_O que fazer_.
Por favor, atualize as entradas abaixo trocando "pink cherry blossom tree" por "flowering cherry tree" e deixando todo o resto igual.
++++++++++++++++++++
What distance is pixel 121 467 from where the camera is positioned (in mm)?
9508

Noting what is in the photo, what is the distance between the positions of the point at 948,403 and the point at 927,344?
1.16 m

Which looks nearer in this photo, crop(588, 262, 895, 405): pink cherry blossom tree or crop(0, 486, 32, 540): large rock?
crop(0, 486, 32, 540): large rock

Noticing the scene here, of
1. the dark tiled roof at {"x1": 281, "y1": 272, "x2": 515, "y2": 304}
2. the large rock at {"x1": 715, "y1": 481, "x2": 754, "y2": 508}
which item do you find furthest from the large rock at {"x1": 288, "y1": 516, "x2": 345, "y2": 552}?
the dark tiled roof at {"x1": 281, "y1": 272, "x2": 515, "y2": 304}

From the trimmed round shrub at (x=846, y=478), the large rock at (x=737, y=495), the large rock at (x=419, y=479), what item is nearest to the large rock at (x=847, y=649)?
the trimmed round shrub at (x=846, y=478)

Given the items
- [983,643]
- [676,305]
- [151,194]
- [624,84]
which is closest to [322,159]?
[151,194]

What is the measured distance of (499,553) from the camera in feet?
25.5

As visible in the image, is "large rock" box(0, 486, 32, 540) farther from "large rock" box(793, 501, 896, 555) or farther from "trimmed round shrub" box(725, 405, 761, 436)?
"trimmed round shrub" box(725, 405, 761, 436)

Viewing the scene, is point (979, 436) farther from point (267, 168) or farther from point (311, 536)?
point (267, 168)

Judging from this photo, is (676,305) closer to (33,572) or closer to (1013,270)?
++++++++++++++++++++
_Solução_.
What distance is pixel 121 467 from where the camera is positioned (in mm)?
9508

Noting what is in the photo, what is the distance between the positions of the point at 948,403 and the point at 927,344?
1.16 m

Which looks nearer in this photo, crop(588, 262, 895, 405): flowering cherry tree or crop(0, 486, 32, 540): large rock?
crop(0, 486, 32, 540): large rock

Noticing the scene here, of
1. the dark tiled roof at {"x1": 281, "y1": 272, "x2": 515, "y2": 304}
2. the large rock at {"x1": 715, "y1": 481, "x2": 754, "y2": 508}
which item do you find furthest from the large rock at {"x1": 288, "y1": 516, "x2": 345, "y2": 552}?
the dark tiled roof at {"x1": 281, "y1": 272, "x2": 515, "y2": 304}

From the trimmed round shrub at (x=846, y=478), the large rock at (x=737, y=495), the large rock at (x=419, y=479), what item is nearest to the large rock at (x=847, y=649)?
the trimmed round shrub at (x=846, y=478)

Given the items
- [983,643]
- [676,305]
- [151,194]
- [624,84]
which is closest to [322,159]?
[151,194]

What is the measured distance of (499,553) from the camera in feet?
25.5

As visible in the image, is "large rock" box(0, 486, 32, 540) farther from "large rock" box(793, 501, 896, 555) or farther from "trimmed round shrub" box(725, 405, 761, 436)?
"trimmed round shrub" box(725, 405, 761, 436)

Viewing the scene, is point (979, 436) farther from point (267, 168) or farther from point (311, 536)?
point (267, 168)

Judging from this photo, is (676,305) closer to (33,572) or closer to (1013,270)?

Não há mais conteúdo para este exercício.